Die Ereignisse überstürzen sich: Golitzyn wird in die Verbannung geschickt und verabschiedet sich emotional vom Volk. Seiner Halbschwester hat Peter das Regieren ausgetrieben und sie in ein Kloster geschickt. Als Alleinherrscher hat Zar Peter die Herrschaft übernommen.

Marfa ist voller Aufregung und weiß Dosifei zu berichten, dass die Regierung die Vernichtung der Altgläubigen angeordnet hat.

Dosifei beschließt den kollektiven Suizid der Altgläubigen durch ein gottgefälliges Brandopfer. Marfa berichtet Andrei den Tod seines Vaters und dass er selbst von den Petrowezen gesucht würde. Andrei glaubt ihr nicht und beschuldigt sie, mit ihren Lügen sein Leben zerstören zu wollen.

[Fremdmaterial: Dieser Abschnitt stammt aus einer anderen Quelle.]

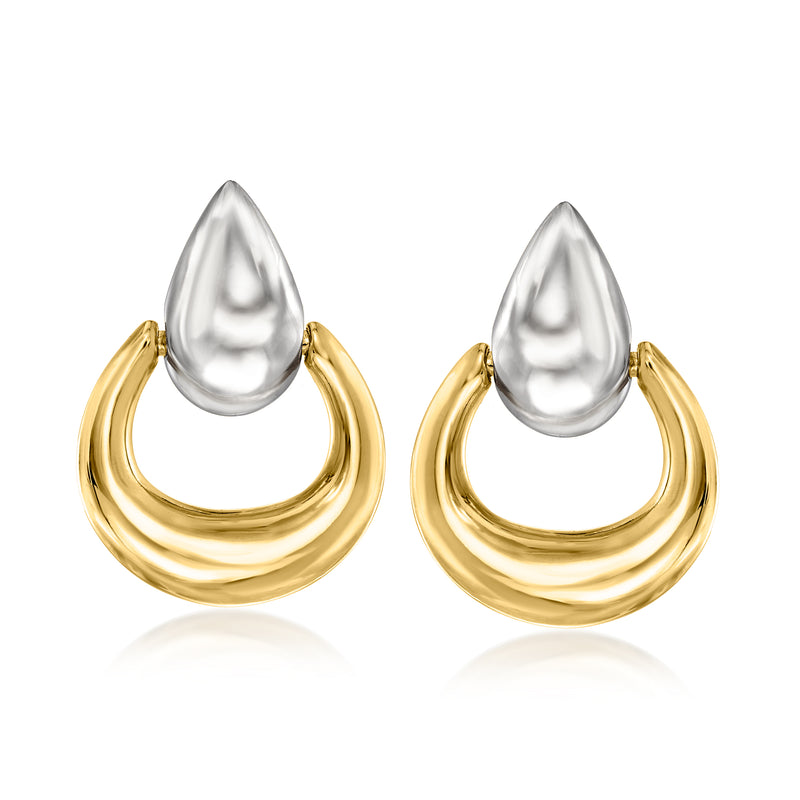 Two-tone sterling silver and gold doorknocker earrings with teardrop drops and curved hoops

Doch zum Auftakt, dass man mit der Hinrichtung der Strelizen begonnen habe, ertönen Glockenschläge. Nun hat Andrei die Bestätigung, dass Marfa nicht gelogen hat, und folgt ihren Schritten lammfromm.

5. Akt:

Der schaurige Abschluss des Dramas bleibt den Altgläubigen nicht erspart. Dosifei und die Raskolniko werden von den Petrowezen zusammengetrieben. Nun schichten die Gläubigen einen gewaltigen Scheiterhaufen auf. Das Ziel ist, sich selbst zu verbrennen, nicht zuletzt, um nicht in die Hände der Petrowezen zu fallen. Andrei Chowanski, inzwischen geistig verwirrt, ist auch unter ihnen und sucht verzweifelt nach Emma. Das Abfackeln einer verlassenen alten Einsiedelei in den Wäldern von Moskau garantiert dem Opernbesucher ein prächtiges Feuer.

Hintergrundinformation

Auch Russland blieb zu Ende des 17. Jahrhunderts von einer Glaubensspaltung nicht verschont. Die überlieferte Kirche begann damit, die Zeremonien zu verändern und dann wurden die Kirchenbücher umgeschrieben. Nicht alle Gläubigen waren mit der überhasteten Vorgehensweise einverstanden. Sie wurden abfällig als Raskolniko gekennzeichnet und verfolgt. Sie galten als Abspalter und bezeichneten sich selbst als Altgläubige.

Da es keinen volljährigen Thronfolger für den Zarenthron gab, wurde in Vormundschaft für Peter zunächst seine Schwester Sofia als Regentin eingesetzt. Ihre Macht stützte sie auf die Strelizen. Deren Anführer war Iwan Chowanski. Sofia strebte die Alleinherrschaft an und übte sich darin, die Palastgarde gegen Peter, den zukünftigen Zaren, aufzuhetzen. Dieser ließ sich das nicht gefallen und in einem Kräftemessen wurde nach der Historie der größte Teil der Strelizen in einer einzigen Nacht hingerichtet.